For example, consider how this approach would affect a Designated Community of economists. A collection built to serve economists would include information from multiple agencies (e.g., Commerce, Council of Economic Advisors, CBO, GAO, NEC, USDA, ITA, etc. etc.). When one library built such a collection and provided services for it, every library with economists would be able better serve their community of economists. And every economist at every institution would be able to more easily find and use the information she needs. The same advantages would be true for DCs based on kind of use (e.g. document-based reading; computational textual-analysis; GIS; numeric data analysis; re-purposing and combining datasets; etc.).
We believe that adopting this goal will have several benefits. It will help attract more libraries to participate in the essential work that needs to be done after information is captured. It will provide a clear path for planning the long-term preservation of the information acquired. It will provide better collections and services to more users more efficiently and effectively than could be done by individual libraries working on their own. It will demonstrate the value of libraries to our local user-communities, our parent institutions, and funding agencies.
James A. Jacobs, Librarian Emeritus, University of California San Diego
James R. Jacobs, Federal Government Information Librarian, Stanford University
There is a lot of activity going on to ensure that government information on government servers does not get altered, deleted, or lost during the transition between administrations. As we have pointed out before, this is not a new issue even if the immediacy of the problem is more apparent than ever before.
Much of the effort going into these activities has to deal with the inherent problems of how federal government agencies create and disseminate information. There is, for example, no comprehensive inventory or national bibliography of government information. Agencies do not even provide inventories of their own information. This makes it hard to identify and select information for preservation. Also, some information is in databases or linked to Web applications that are not directly acquirable by the public. Finally, the "digital objects" that we can identify and acquire are often not easily preservable.
The inherent problem is that agencies are not addressing digital preservation up front. Librarians and Web archivists are left trying to solve the digital preservation problem too late in the life-cycle of information. We are trying to preserve information long after its creation and "distribution" — in the absence of early preservation planning by the agencies that created the information. This is understandable under current government information policies because most government agencies do not have a mission that includes either the long-term preservation of their information or free public access to it. The Federal Records Act [Public Law 81-754, 64 Stat. 578, TITLE V-Federal Records (64 Stat. 583)] and related laws and regulations only cover a portion of the huge amount of information gathered and created by the government. In addition, the preservation plans that do exist are subject to interpretation by political appointees who may not always have preservation as their highest priority.

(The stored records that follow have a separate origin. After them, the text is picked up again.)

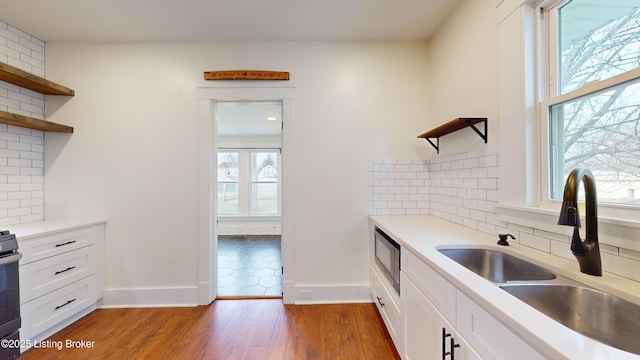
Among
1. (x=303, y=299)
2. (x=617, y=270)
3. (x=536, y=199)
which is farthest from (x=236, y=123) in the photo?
(x=617, y=270)

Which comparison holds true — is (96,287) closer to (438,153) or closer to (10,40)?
(10,40)

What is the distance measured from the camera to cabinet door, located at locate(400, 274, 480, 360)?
0.95 metres

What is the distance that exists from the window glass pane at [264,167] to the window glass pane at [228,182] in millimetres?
445

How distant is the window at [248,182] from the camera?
580 centimetres

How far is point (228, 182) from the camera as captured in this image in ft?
19.2

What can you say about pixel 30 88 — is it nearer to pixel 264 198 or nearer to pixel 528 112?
pixel 528 112

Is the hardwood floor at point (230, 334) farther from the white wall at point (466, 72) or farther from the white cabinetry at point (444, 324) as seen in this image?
the white wall at point (466, 72)

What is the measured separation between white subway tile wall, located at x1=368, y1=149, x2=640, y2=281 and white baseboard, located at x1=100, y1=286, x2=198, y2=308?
1.93m

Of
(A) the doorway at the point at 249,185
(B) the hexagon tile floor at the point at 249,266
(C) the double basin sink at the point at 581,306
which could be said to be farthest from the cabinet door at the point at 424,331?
(A) the doorway at the point at 249,185

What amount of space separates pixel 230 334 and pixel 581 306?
206 cm

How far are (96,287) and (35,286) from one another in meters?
0.51

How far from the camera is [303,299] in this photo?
2330 mm

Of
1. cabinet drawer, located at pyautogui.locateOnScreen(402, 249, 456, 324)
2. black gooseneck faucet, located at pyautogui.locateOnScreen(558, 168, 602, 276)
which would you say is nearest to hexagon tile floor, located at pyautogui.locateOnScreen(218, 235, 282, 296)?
cabinet drawer, located at pyautogui.locateOnScreen(402, 249, 456, 324)

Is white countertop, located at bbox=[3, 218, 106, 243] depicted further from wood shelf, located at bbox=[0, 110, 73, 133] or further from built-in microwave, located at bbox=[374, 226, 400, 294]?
built-in microwave, located at bbox=[374, 226, 400, 294]
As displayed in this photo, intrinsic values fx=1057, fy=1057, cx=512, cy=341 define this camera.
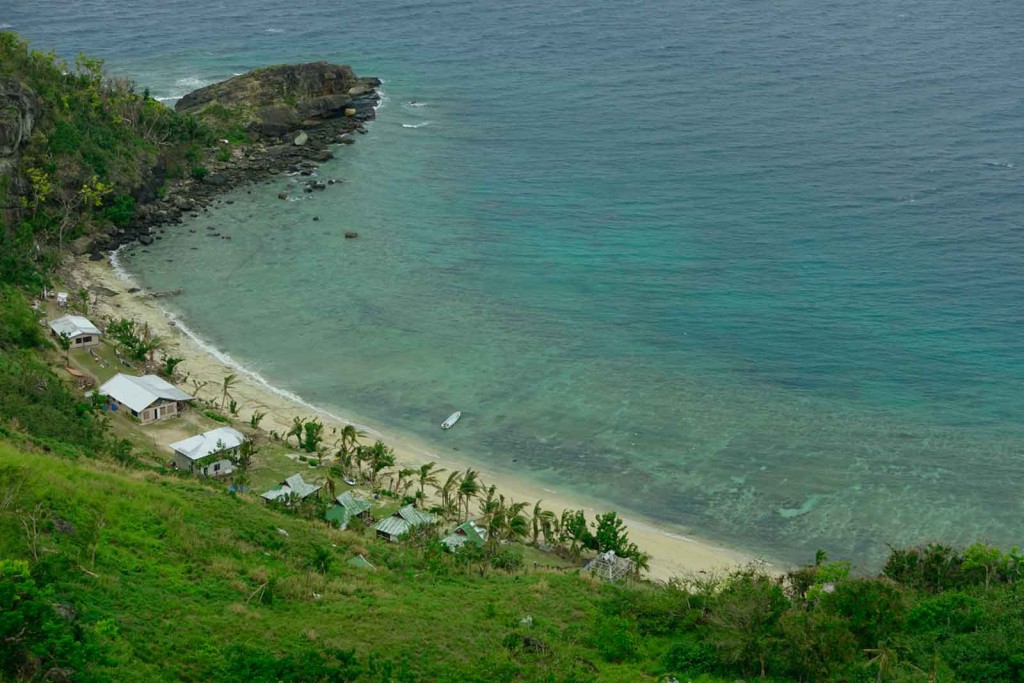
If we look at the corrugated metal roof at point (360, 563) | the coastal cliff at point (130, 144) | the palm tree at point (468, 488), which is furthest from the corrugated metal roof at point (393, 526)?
the coastal cliff at point (130, 144)

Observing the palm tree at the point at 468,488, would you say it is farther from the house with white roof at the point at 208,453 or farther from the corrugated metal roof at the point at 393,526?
the house with white roof at the point at 208,453

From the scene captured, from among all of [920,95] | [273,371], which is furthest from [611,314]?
[920,95]

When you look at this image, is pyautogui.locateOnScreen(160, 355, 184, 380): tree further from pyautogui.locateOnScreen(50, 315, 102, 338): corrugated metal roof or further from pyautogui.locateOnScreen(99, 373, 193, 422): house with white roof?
pyautogui.locateOnScreen(50, 315, 102, 338): corrugated metal roof

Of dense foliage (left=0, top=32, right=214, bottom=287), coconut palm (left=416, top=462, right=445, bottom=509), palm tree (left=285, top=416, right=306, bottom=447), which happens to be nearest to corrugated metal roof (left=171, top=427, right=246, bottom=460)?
palm tree (left=285, top=416, right=306, bottom=447)

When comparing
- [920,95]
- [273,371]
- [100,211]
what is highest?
[920,95]

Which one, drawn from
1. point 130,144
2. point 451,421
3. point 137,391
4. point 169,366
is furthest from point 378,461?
point 130,144

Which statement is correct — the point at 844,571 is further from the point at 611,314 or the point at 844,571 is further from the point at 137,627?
Result: the point at 611,314
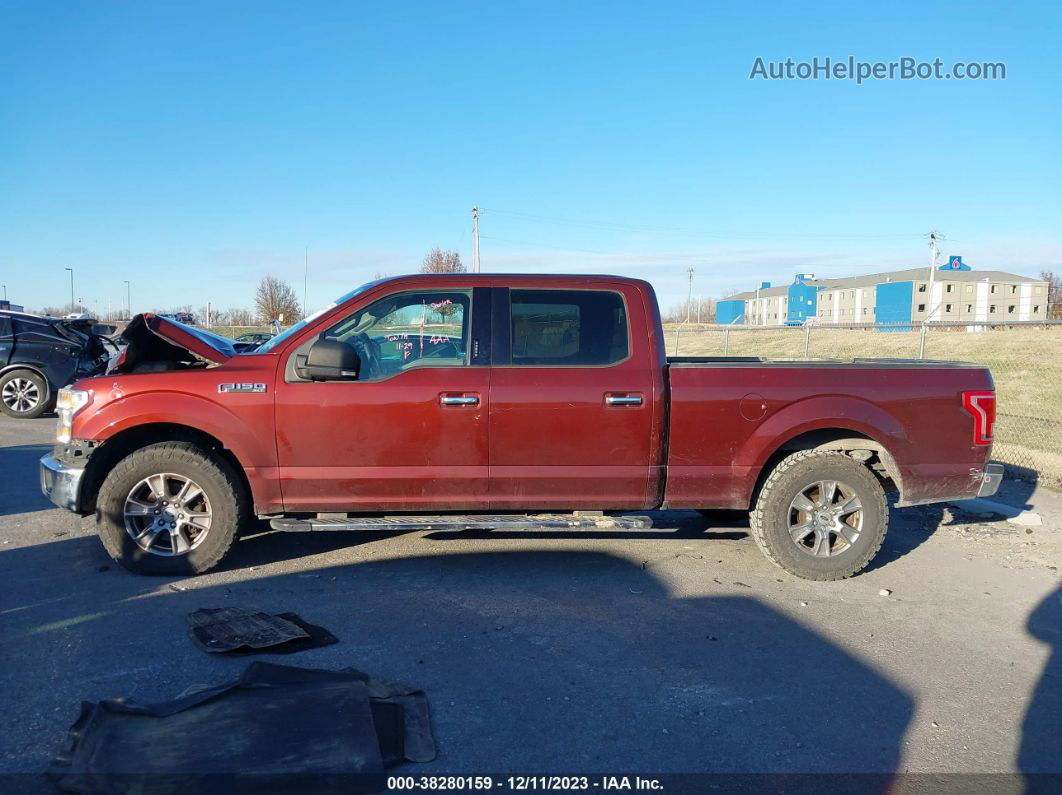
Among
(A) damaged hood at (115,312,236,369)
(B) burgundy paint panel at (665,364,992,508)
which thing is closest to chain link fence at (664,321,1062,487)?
(B) burgundy paint panel at (665,364,992,508)

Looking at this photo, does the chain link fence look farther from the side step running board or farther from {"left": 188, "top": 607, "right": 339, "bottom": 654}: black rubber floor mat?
{"left": 188, "top": 607, "right": 339, "bottom": 654}: black rubber floor mat

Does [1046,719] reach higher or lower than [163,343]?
lower

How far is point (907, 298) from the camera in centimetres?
7294

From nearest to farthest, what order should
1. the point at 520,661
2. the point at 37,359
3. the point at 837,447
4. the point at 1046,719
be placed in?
the point at 1046,719
the point at 520,661
the point at 837,447
the point at 37,359

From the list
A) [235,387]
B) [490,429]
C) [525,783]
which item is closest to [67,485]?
[235,387]

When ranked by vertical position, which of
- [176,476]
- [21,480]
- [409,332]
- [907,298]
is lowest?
[21,480]

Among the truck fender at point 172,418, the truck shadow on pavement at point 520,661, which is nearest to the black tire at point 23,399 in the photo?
the truck shadow on pavement at point 520,661

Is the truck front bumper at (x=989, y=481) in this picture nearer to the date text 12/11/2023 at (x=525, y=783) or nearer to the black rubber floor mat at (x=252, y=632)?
the date text 12/11/2023 at (x=525, y=783)

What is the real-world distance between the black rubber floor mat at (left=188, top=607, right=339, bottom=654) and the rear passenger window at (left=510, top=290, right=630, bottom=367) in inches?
85.4

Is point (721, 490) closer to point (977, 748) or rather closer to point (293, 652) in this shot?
point (977, 748)

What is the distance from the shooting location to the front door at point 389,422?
16.7 feet

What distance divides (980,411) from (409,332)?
4075 mm

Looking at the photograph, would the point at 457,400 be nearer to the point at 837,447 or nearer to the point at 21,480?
the point at 837,447

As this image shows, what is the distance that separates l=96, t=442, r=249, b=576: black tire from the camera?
198 inches
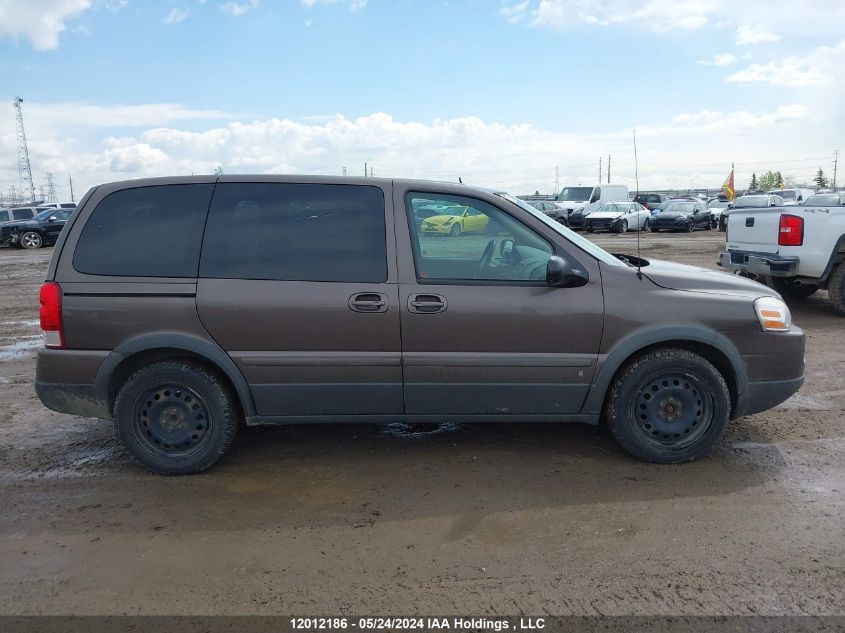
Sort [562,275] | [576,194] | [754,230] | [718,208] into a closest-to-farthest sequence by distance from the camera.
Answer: [562,275] → [754,230] → [718,208] → [576,194]

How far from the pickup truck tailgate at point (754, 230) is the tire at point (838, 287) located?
0.86 meters

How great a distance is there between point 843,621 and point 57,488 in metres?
4.12

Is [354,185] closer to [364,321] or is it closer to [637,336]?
[364,321]

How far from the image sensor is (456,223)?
4.09 metres

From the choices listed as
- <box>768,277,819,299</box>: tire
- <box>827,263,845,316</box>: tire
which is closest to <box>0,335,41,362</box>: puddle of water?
<box>827,263,845,316</box>: tire

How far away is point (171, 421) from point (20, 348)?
4977mm

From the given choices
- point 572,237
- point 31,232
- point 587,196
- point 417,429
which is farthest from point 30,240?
point 572,237

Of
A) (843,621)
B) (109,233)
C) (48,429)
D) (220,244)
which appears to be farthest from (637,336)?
(48,429)

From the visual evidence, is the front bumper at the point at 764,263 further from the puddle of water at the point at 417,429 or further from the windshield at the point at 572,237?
the puddle of water at the point at 417,429

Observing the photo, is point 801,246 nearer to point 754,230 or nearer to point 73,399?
point 754,230

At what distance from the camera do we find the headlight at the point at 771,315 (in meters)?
4.08

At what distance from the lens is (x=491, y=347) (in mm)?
3965

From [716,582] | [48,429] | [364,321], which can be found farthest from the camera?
[48,429]

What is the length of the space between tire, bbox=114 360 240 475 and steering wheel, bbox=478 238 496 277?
5.70ft
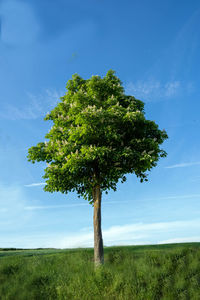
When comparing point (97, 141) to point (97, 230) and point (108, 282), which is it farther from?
point (108, 282)

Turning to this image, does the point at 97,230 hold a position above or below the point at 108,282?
above

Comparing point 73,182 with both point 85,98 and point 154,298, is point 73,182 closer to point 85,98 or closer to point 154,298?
point 85,98

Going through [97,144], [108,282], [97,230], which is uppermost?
[97,144]

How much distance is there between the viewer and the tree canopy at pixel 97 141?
1602 cm

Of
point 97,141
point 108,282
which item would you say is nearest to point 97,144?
point 97,141

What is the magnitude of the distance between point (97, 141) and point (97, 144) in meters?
0.54

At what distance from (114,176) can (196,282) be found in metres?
8.09

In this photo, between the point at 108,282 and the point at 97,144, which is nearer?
the point at 108,282

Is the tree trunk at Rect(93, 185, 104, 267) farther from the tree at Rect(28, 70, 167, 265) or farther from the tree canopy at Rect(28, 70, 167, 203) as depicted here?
the tree canopy at Rect(28, 70, 167, 203)

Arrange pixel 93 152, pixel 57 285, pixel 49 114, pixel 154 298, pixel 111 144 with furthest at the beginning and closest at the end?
pixel 49 114
pixel 111 144
pixel 93 152
pixel 57 285
pixel 154 298

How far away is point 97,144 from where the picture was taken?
1722 centimetres

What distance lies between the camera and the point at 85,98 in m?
17.7

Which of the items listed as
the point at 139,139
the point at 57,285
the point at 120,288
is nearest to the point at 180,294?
the point at 120,288

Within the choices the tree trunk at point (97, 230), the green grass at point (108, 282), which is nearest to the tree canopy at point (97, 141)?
the tree trunk at point (97, 230)
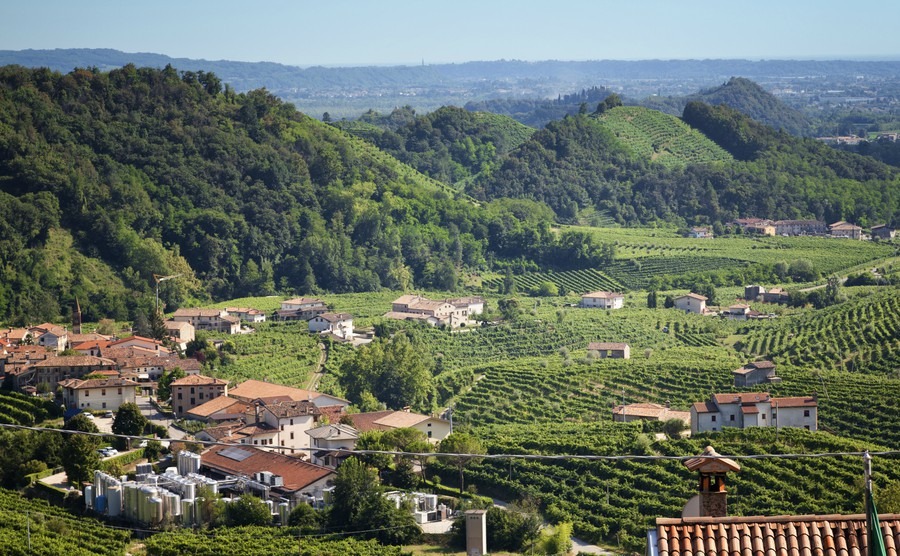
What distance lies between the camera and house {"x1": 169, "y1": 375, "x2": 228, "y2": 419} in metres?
34.7

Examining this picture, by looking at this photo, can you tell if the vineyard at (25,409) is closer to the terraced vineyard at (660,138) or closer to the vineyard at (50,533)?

What we need is a better approach to government information management that includes preservation planning at the beginning of the information life-cycle and that guarantees its long-term preservation and free public access to it even if the agency has no more need for it, or if Congress has no more funding for it, or if politicians no longer want it.
How can that be done?
At FGI, we believe that a long term solution will require a change of government policy. That is why we have proposed a modification to OMB Circular A-130: Managing Information as a Strategic Resource that would require every government agency to have an Information Management Plan.
This seems to us to be a reasonable suggestion with a good precedent. The government agencies that provide research grants already require researchers to have a Data Management Plan for the long-term preservation of data collected with government research grant funding. A modification of A-130 would simply put the same requirement onto information produced at government expense by government agencies that the National Science Foundation (NSF) and other government funding agencies put onto the data produced by researchers with government funding.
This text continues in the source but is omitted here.